In den Hochphasen kam das Wissen wieder zum Vorschein. In diesen Zeiten fühlte ich die Verbindung in meinem Herzen so deutlich. Ich wusste wieder, alles ist möglich. Diese Phasen waren mit der tiefen Suche nach Gott oder nach weiterem Wissen geprägt. Es gab Zeiten, in denen ich glaubte, das Gras wachsen zu hören.

In diesen Phasen beschäftigte ich mich mit den verschiedensten Themen, der Körpersprache, positivem Denken und vielem mehr. Ich verschlang Bücher über Bücher. Beginnend mit den Hochphasen hatte ich somit alle drei Monate ein neues Thema und jedes Mal war ich fest davon überzeugt: „Jetzt habe ich es gefunden.“

Ich wusste zu dieser Zeit nicht, was in mir so stark suchte, aber die neuen Themen gaben mir erst einmal ein Gefühl von: „Ah, das ist es jetzt“, damit lässt sich alles das, was ich suchte, erklären. Dass das ein großer Irrtum sein sollte, erfuhr ich erst 20 Jahre später.

Dann trieb alles auf die Spitze zu. Ich saß sieben Stunden im parkenden Auto irgendwo in der Nähe von Freising. In diesen sieben Stunden wollte mich die negative Stimme in meinem Kopf endgültig vernichten.

Die negativen Gedanken waren so dunkel, dass es nur noch darum ging, mich jetzt selbst zu töten. Es kamen dann Gedanken wie: „Bring dich um, jetzt.
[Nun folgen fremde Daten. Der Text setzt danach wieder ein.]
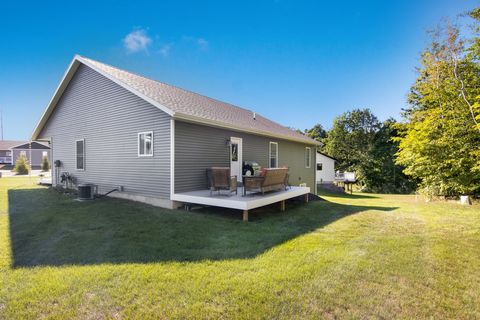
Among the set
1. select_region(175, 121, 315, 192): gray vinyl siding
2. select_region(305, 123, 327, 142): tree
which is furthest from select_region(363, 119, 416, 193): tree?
select_region(175, 121, 315, 192): gray vinyl siding

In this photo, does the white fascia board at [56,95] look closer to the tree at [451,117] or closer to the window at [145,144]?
the window at [145,144]

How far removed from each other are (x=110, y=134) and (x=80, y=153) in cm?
273

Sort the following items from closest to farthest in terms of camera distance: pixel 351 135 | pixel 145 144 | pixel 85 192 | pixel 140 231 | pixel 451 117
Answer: pixel 140 231, pixel 145 144, pixel 85 192, pixel 451 117, pixel 351 135

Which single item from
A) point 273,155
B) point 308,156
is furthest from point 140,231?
point 308,156

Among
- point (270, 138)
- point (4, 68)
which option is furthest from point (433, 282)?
point (4, 68)

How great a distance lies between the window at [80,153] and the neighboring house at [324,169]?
19.7 m

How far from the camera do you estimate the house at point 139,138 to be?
297 inches

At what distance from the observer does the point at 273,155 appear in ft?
41.0

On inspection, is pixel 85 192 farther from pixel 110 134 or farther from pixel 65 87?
pixel 65 87

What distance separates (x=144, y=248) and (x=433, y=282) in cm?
425

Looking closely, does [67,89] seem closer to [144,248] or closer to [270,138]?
[270,138]

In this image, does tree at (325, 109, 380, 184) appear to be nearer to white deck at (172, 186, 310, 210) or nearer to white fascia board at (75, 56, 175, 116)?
white deck at (172, 186, 310, 210)

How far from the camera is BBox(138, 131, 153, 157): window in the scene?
797 centimetres

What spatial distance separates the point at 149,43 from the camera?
1401cm
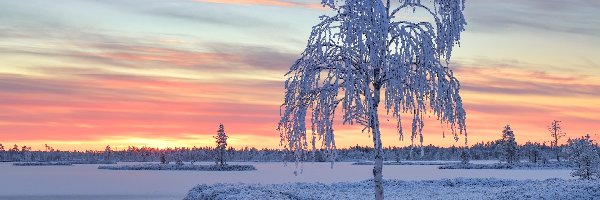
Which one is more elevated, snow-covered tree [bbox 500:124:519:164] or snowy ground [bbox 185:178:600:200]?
snow-covered tree [bbox 500:124:519:164]

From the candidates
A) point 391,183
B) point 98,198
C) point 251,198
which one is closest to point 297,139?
point 251,198

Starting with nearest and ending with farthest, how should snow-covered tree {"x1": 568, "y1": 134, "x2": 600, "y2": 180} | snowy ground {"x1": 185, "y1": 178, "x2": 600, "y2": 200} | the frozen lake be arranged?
snowy ground {"x1": 185, "y1": 178, "x2": 600, "y2": 200}
snow-covered tree {"x1": 568, "y1": 134, "x2": 600, "y2": 180}
the frozen lake

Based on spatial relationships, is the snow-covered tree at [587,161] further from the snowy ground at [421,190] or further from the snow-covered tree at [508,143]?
the snow-covered tree at [508,143]

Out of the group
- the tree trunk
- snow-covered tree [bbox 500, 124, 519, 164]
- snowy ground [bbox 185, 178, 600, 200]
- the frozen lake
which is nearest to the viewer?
the tree trunk

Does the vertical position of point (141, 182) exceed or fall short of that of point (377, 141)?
it falls short

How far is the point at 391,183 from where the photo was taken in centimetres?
5650

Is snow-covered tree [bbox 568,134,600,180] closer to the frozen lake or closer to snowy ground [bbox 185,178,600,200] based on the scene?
snowy ground [bbox 185,178,600,200]

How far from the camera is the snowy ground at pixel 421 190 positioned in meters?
38.8

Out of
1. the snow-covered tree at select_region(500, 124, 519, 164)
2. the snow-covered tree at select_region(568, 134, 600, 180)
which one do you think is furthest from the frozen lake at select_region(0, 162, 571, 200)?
the snow-covered tree at select_region(568, 134, 600, 180)

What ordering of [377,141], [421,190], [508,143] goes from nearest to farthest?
[377,141] < [421,190] < [508,143]

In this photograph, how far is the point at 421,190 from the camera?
2047 inches

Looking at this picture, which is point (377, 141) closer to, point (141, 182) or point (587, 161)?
point (587, 161)

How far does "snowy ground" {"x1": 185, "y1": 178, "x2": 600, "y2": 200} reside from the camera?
38781 millimetres

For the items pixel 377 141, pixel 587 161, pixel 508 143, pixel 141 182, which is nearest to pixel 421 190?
pixel 377 141
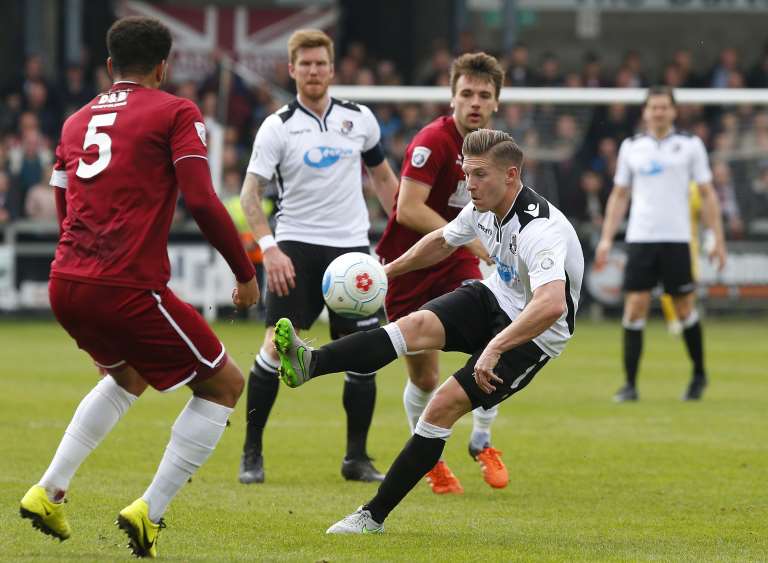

Es macht keinen Sinn zu leben.“ Dann konterte eine andere Stimme in mir: „Nein, was wird dann aus deinen Kindern und deiner Frau?“ Dann wieder das Gegenargument: „Es ist besser für die Kinder, wenn du nicht mehr lebst.“ Und so ging es eine ganze Weile weiter.

Diese sieben Stunden veränderten mein Leben und ich kann heute Gott nur dankbar sein, dass Er ein Einsehen mit mir hatte. Eine so gravierende Selbstmordattacke wie diese kannte ich bis zu diesem Zeitpunkt nicht, und das machte mir wirklich Angst, irgendwann nicht mehr Herr der Lage zu sein. Es machte mir große Angst.

An dem darauffolgenden Tag ging ich zu meinem Hausarzt und beschrieb ihm meine Hochs und Tiefs und das damit verbundene zehrende Leben. Ich war fast ein wenig verwundert, dass es für mein Problem sogar eine Bezeichnung gab. Es gab mir eine Art von Sicherheit. Bis ich mich für Gott und die Liebe entschied und vollkommen heilte. Während dieses Jahres bekam ich dann noch Hodenkrebs, aber dieser konnte mit einem kleinen Eingriff heilen, ohne weitere Blessuren zu hinterlassen. Mein damaliger Urologe wollte mich aufschneiden lassen und alles Mögliche mit mir anstellen, er wollte sicher sein, dass der Krebs nicht gestreut hatte. Ich lehnte das alles ab. Während dieser Zeit gab es immer etwas in mir, das vollkommen im Vertrauen war.